На экзамене Барановская оценила её успехи «хорошей четвёркой». Компетентная Барановская прекрасно знала, что экзаменационный день совпал с Ларисиным днём рождения. Излучая доброту, она поздравила любимую студентку, но… истина ей была дороже. Ларису отметка отнюдь не расстроила, потому что на экзаменах ей редко удавалось сконцентрировать внимание и взять себя в руки. Павлику крупно не повезло: экзамен принимала не Вайнтрауп, ничем другим, кроме впечатляющего костюма, впечатлить Барановскую ему не удалось, и в результате он тоже схлопотал четвёрку. Власовке и Ире как раз повезло: им попались вожделенные билеты, они блеснули – и вырвали у Барановской по пятёрке. Что касается Вольдемара, то он по привычке заработал нормальную тройку. Однако в кабинете, в котором решалась если не судьба, то, по крайней мере, карьера и материальная обеспеченность будущих переводчиков, Вова покривил душой и тройку заменил на четвёрку. О н укоризненно покачал головой и попенял студентов недостатком квалификации. «Посылаем людей с ограниченным кругозором, – недовольно высказался о н, – а потом удивляемся отношению к нашей стране». После всего этого Лариса всё же услышала напутственные слова, которые её настигли по ту сторону начальнической двери. К ней присоединились Ира, Павлик и Вова, в то время как Власовка (согласно паспорту – Ольга Валерьяновна Власова), по просьбе начальника, «на минутку» задержалась в кабинете. «Минутка» растянулась на полтора часа, но неунывающие переводчики с лёгкостью убили время шутками и прибаутками. Власовка вышла из кабинета, как обычно, без лишних слов, но и без лица. «Всё в норме?» – чуть слышно спросила деликатная Ира. «В целом – да», – сухо ответила Власовка. «А почему задержал?» – мягко поинтересовалась Лариса. «Из – за фамилии», – сжато изложила Власовка. «Это что – военная тема?» – уточнила любопытная Лариса. «Да нет, скорее „невозвращенцы“, – усмехнулась Власовка. „Невозвращенцы“, – тупо повторила отставшая от жизни Лариса. „Газеты надо читать, девушка“, – наставительно посоветовал Павлик Морозов.

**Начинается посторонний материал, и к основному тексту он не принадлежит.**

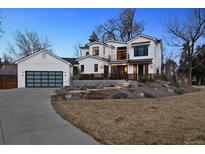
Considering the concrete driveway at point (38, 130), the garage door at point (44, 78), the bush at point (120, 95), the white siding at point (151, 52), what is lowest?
the concrete driveway at point (38, 130)

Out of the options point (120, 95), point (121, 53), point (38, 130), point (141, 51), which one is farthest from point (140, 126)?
point (121, 53)

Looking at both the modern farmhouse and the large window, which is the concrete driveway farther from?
the large window

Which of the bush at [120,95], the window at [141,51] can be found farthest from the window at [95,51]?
the bush at [120,95]

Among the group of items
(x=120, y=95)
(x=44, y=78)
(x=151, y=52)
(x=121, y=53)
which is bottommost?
(x=120, y=95)

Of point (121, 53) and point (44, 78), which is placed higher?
point (121, 53)

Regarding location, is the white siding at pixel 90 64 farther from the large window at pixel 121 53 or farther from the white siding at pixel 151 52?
the white siding at pixel 151 52

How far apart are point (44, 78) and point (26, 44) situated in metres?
Answer: 17.0

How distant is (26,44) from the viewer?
39281 mm

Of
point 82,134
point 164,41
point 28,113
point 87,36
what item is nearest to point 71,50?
point 87,36

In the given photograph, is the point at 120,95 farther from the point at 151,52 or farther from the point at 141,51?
the point at 141,51

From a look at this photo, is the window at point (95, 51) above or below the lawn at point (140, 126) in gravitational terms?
above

Лариса не любила читать газеты, плохо разбиралась в „невозвращенцах“, более того: она терпеть не могла политику. Заоблачной политике девушка предпочитала земную любовь. Но… до сих пор любовь обходила её стороной. Нельзя сказать, что в её жизни не было влюблённостей. Лариса навсегда запомнила своё первое увлечение. Это произошло до детского садика, совершенно точно: детсадовский Миша был её вторым увлечением. Первое увлечение звали „дядя Фёдор“. Он сидел по правую руку от дедушки и, не отрываясь, следил за игроками. Стояло вёдро, и мужчины разумно пользовались погодой. От нелёгкого деревенского труда они неторопливо отдыхали за карточной игрой. Ларисе нравилось наблюдать мелькание карт и слушать скупые мужицкие комментарии. Время от времени кто – нибудь выстреливал солёным словцом. После скабрёзного анекдота дедушка искоса взглянул на внучку и полушёпотом сказал: „Доня, пойди к маме. Она тебя ищет“. Позже выяснилось, что дедушка солгал из педагогических соображений. Лариса догадалась, что вблизи чужих мужчин ей нет места. И ещё она поняла, что ей очень хочется видеть того, кто сидит по правую руку от дедушки. Причём чем чаще – тем лучше. И она стала е г о выслеживать. Заблудиться было сложно, потому что о н жил через две хаты. Детское сердечко тянулось к н е м у, как подсолнух к солнышку.
О н источал неизъяснимую истому, которая распространялась по всему тельцу.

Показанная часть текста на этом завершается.